Hello,

On Mon, Nov 13, 2017 at 9:46 AM, Peter Humphrey <[email protected]> wrote:
> On Monday, 13 November 2017 15:12:56 GMT Daniel Frey wrote:
>> On 11/13/17 02:59, Peter Humphrey wrote:
>> > Hello list,
>> >
>> > I'm hunting a problem with cooling in this box, and I've got as far as
>> > suspecting my new AMD WX 5100 GPU.
>> >
>> > One of my BOINC projects causes the GPU temperature, as shown by
>> > gkrellm, to shoot up to 75C or more and cause intolerable system
>> > cooling noise. If I suspend that project but leave the other seven
>> > running, the temperature returns to what I hope is a normal 55C. Those
>> > seven projects are supposed to use the GPU, but I'm not sure whether
>> > they do in fact.
>> >
>> > Is there any way I can monitor what is using the GPU, to find out?
>>
>> I don't know if there's a utility for consumer level cards that can do
>> this.

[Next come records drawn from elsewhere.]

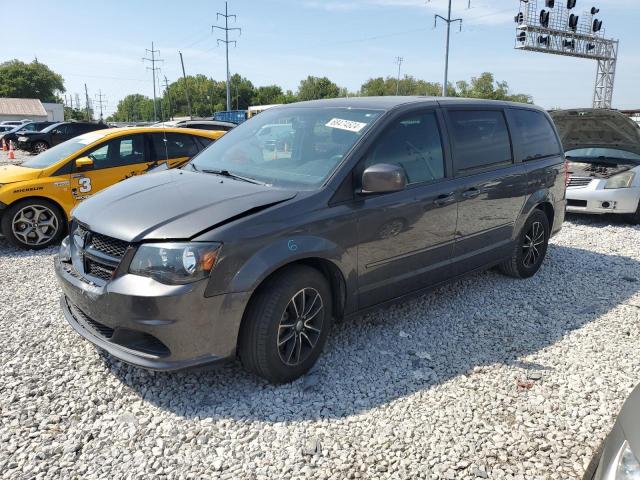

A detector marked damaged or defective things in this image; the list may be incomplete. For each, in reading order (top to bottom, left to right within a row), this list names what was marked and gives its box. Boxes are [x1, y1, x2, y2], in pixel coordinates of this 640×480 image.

crumpled hood [548, 109, 640, 154]
car hood damage [552, 108, 640, 155]
crumpled hood [0, 167, 41, 186]
crumpled hood [72, 170, 298, 244]
car hood damage [72, 170, 298, 244]
crumpled hood [620, 384, 640, 464]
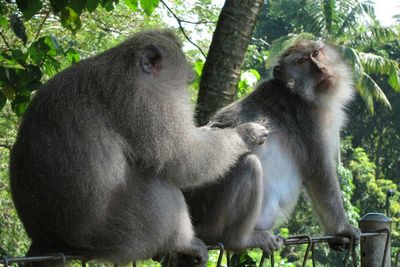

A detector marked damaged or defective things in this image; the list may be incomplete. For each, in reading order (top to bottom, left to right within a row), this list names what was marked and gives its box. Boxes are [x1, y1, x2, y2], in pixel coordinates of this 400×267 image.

rusty metal fence [0, 213, 396, 266]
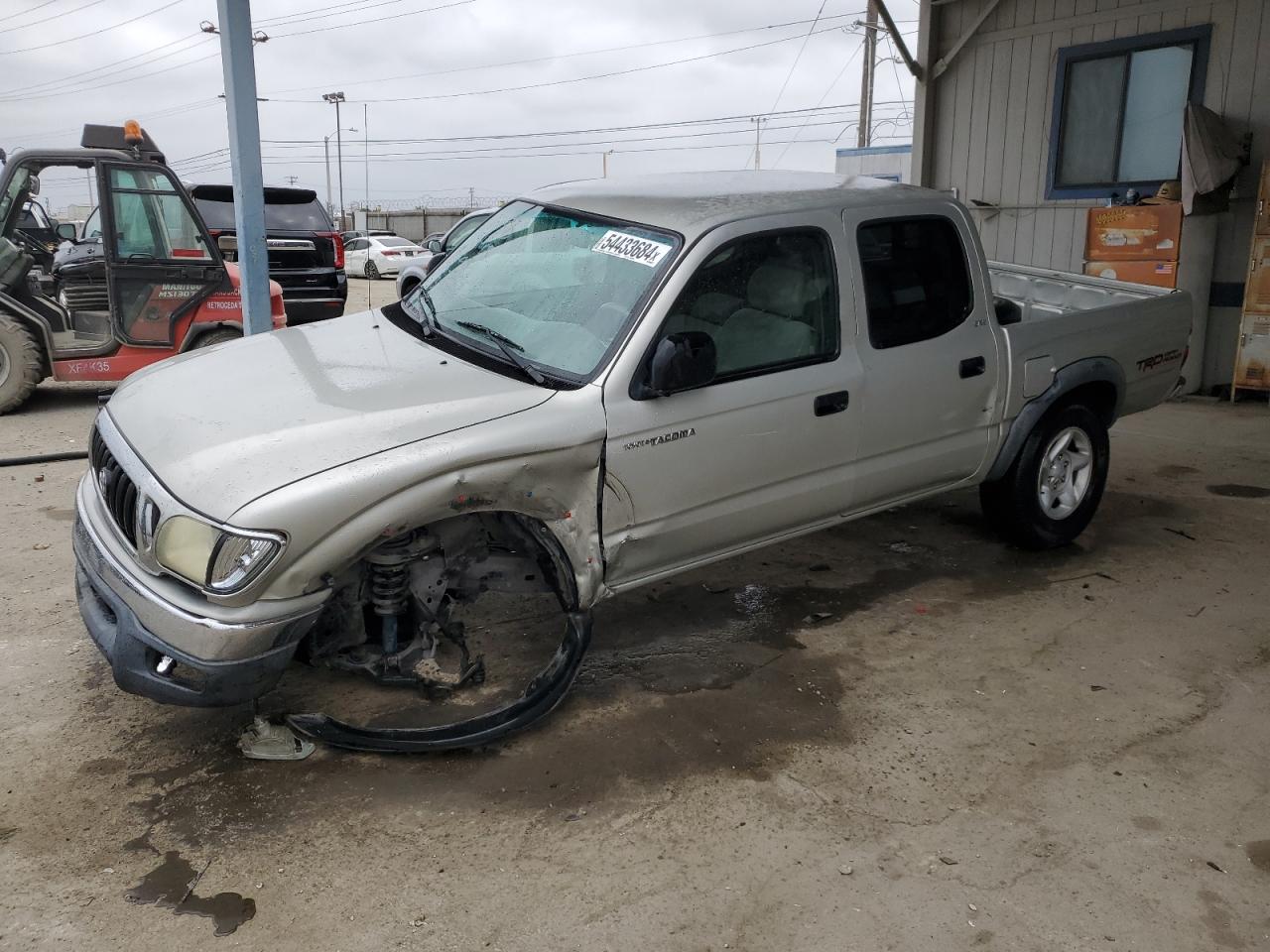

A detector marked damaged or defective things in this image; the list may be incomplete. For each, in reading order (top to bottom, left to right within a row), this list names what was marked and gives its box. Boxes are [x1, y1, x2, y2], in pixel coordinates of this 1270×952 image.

detached bumper cover [72, 515, 322, 710]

I do remember for Nvidia there's nvidia-smi but I don't think it
>> will list processes for desktop cards.
>
> This isn't consumer grade (look it up in your local shops ;-) ):
>
> # lspci -v -s 01:00.0
> 01:00.0 VGA compatible controller: Advanced Micro Devices, Inc. [AMD/ATI]
> Ellesmere [Radeon Pro WX 5100] (prog-if 00 [VGA controller])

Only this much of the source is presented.